▶ **Parts of the exercise**:
- A) Transcribe the part of the article on Bitcoin and dollar inflation starting at "Americans are paying" and ending at "the last month.".
- B) According to the article on Bitcoin and dollar inflation, which goods are Americans now paying higher prices for?
- C) Extend the article on Bitcoin and dollar inflation, picking up after its final sentence.

▶ **Passage provided**:
--- --- ---

In briefBitcoin’s price continues to cool down after a record run. US dollar Inflation has been trending upward since January.
Americans are paying higher prices for cars, gas and electricity, and even food. That’s right: inflation is up again, with goods and services now costing 5.4% more overall than they did a year ago, per the US Bureau of Labor Statistics’ monthly Consumer Price Index (CPI).
It’s the highest inflation increase since August 2008, a time shortly before Bitcoin—a deflationary asset—was introduced. Yet as dollar inflation tracks upwards, Bitcoin’s price is headed down. The coin, heralded as a store of value, has lost 15% of its value in the last month.
So what’s going on? The shrinking buying power of the dollar should, in theory, play into Bitcoin’s hands. After all, Bitcoin is supposed to be a store of value on par with gold. It’s supposed to be a hedge against the inflation Americans are currently facing.
Instead, the price of Bitcoin keeps on falling. It’s down 4% this week and over 15% in the past month, according to Nomics. It’s even worth 0.5% less than at the beginning of the year, which would be compounded by the lower purchasing price of the dollars you’d exchange it for. At $32,820, BTC is barely half of what it was worth when it hit a high of $63,506 on April 12.
To be fair, BTC is worth over 250% more than it was on this date last year. While the data can be cherry-picked in either direction, the short-term trends are clear: Bitcoin has lost value relative to the dollar since inflation started ramping up again.

--- --- ---

▶ **Supplied data**:
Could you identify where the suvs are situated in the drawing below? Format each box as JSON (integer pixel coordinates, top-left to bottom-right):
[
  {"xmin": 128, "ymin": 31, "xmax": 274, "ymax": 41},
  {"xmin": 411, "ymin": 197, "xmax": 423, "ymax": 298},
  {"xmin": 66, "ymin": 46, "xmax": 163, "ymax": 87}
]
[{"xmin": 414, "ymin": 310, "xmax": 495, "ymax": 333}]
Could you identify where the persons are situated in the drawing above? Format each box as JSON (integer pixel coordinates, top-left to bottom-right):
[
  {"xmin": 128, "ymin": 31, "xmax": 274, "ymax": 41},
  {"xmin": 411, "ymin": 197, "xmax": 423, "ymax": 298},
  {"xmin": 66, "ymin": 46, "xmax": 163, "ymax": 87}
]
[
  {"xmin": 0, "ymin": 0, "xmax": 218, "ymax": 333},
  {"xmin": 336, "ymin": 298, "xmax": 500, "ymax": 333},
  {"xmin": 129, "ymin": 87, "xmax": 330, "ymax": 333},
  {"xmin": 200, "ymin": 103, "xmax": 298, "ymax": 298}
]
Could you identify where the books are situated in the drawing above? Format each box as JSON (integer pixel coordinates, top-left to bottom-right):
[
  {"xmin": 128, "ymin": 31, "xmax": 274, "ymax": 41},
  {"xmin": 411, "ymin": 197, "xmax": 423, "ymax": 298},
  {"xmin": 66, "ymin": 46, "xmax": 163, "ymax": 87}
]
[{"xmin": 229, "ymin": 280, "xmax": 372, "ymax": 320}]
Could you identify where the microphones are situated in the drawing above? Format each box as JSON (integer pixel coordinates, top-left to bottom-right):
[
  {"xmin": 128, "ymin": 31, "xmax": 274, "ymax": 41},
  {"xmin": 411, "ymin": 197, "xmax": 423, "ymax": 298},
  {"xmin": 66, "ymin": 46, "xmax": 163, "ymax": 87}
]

--- --- ---

▶ **Your responses**:
- A)
Americans are paying higher prices for cars, gas and electricity, and even food. That’s right: inflation is up again, with goods and services now costing 5.4% more overall than they did a year ago, per the US Bureau of Labor Statistics’ monthly Consumer Price Index (CPI).
It’s the highest inflation increase since August 2008, a time shortly before Bitcoin—a deflationary asset—was introduced. Yet as dollar inflation tracks upwards, Bitcoin’s price is headed down. The coin, heralded as a store of value, has lost 15% of its value in the last month.

- B)
- Cars
- Gas
- Electricity
- Food

- C)
Bitcoin’s defenders have a few, interconnected points they can make. First, the market capitalization for Bitcoin didn’t just rise in late 2020 and early 2021—it exploded. Its current price would have shattered the record on any date before 2021. The subsequent downturn, then, is just a natural cool-down from irrational exuberance.
Second, most market watchers could have guessed inflation was coming. Prices dipped last April and stayed depressed for much of the year as the economy went into survival mode. With people anxious to have a normal summer, they are willing to pay higher prices after accumulating savings throughout the pandemic. Therefore, that price accumulation could very well have been a way of baking this looming inflation into the price of the coin.
Or, as Alex Tapscott, an exec at crypto investment fund Ninepoint Ventures told Decrypt in May, “This might be a case of ‘buy the rumor, sell the news.'”
Just don’t tell that to people who purchased at the top of the market. For them, BTC looks like the inflationary asset.